From this novel, we learn that part of the process of creating docile and obedient slaves, for many slave holders, is breaking down the slaves' sense of selfhood through the denial of their freedom. While Mr. Garner does not necessarily employ this method with his slaves while he is alive, the other slave owners he knows, as well as schoolteacher (who takes over Sweet Home after Mr. Garner's death) and Brandywine (the slaver that Paul D tries to kill after he was sold from Sweet Home), seem to do this.
Schoolteacher, for example, has his nephews comparing Sethe's "human" qualities and her "animal" qualities, dehumanizing and degrading her, showing how he thinks of slaves and, thus, how he treats them. Clearly his nephews learn to think of her as less-than-human as well because they assault her, stealing her milk, and whip her mercilessly, creating the web work of scars she has on her back.

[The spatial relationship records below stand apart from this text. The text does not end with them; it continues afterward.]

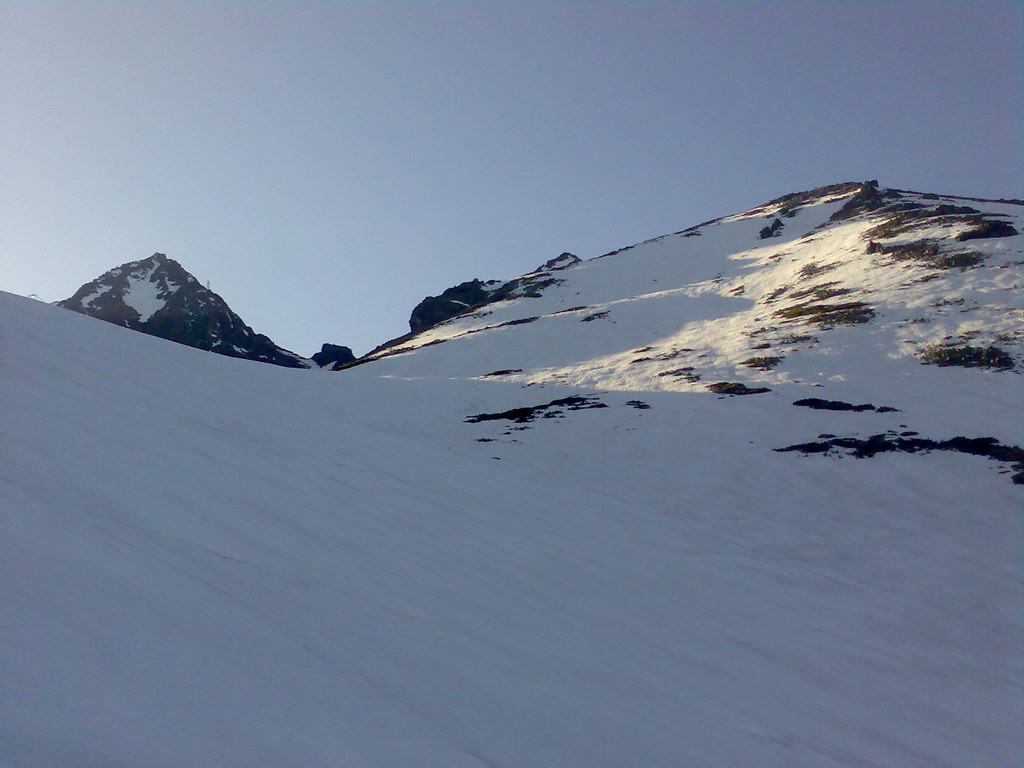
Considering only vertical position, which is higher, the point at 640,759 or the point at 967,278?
the point at 967,278

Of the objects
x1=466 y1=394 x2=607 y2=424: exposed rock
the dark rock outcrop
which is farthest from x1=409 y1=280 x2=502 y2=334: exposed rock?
x1=466 y1=394 x2=607 y2=424: exposed rock

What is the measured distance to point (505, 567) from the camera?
668cm

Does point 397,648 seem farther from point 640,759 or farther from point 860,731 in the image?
point 860,731

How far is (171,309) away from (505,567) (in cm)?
10721

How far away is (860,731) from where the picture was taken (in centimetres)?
467

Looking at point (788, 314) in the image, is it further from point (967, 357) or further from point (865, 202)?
point (865, 202)

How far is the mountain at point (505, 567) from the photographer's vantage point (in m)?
3.18

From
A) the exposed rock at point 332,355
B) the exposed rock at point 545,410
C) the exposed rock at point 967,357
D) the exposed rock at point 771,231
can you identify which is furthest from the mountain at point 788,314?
the exposed rock at point 332,355

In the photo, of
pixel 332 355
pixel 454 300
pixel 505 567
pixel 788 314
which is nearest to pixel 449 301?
pixel 454 300

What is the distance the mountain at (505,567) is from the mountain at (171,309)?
275ft

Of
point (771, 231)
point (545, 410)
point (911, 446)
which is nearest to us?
point (911, 446)

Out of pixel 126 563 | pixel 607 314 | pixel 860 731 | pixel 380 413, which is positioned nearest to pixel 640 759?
pixel 860 731

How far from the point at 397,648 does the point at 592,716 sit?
1.47 meters

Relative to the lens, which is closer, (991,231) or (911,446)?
(911,446)
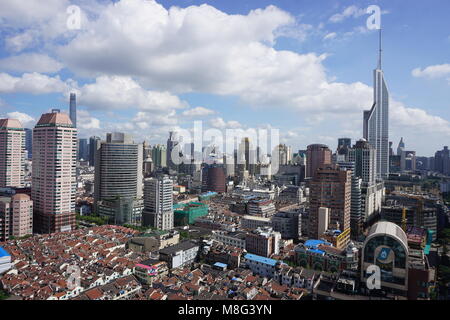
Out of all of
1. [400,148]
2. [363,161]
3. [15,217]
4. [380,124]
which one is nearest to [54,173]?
[15,217]

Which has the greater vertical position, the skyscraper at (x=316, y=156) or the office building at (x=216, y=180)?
the skyscraper at (x=316, y=156)

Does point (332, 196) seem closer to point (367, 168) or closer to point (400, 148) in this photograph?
point (367, 168)

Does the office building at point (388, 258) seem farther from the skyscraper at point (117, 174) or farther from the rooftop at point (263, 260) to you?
the skyscraper at point (117, 174)

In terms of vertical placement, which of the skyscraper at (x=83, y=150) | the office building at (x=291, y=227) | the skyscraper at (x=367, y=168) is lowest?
the office building at (x=291, y=227)

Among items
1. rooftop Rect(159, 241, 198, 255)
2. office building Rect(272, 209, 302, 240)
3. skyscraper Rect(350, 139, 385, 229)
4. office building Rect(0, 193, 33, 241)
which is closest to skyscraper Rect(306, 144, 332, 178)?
skyscraper Rect(350, 139, 385, 229)

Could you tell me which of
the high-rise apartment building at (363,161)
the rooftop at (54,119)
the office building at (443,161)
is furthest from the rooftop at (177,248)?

Paul D is forced to wear an iron bit in his mouth and a spiked collar is put on him, like an animal, giving him lots of time to reflect on how even animals like the rooster actually have more freedom and selfhood than he does. Paul D says of the rooster,
Mister, he looked so...free. Better than me. Stronger, tougher ... Mister was allowed to be and stay what he was. But I wasn't allowed to be and stay what I was. Even if you cooked him you'd be cooking a rooster named Mister. But wasn't no way I'd ever be Paul D again, living or dead.
Slavery, essentially, turns human beings into animals, into something even less than animals, denying them the experience of selfhood to which all humans are entitled.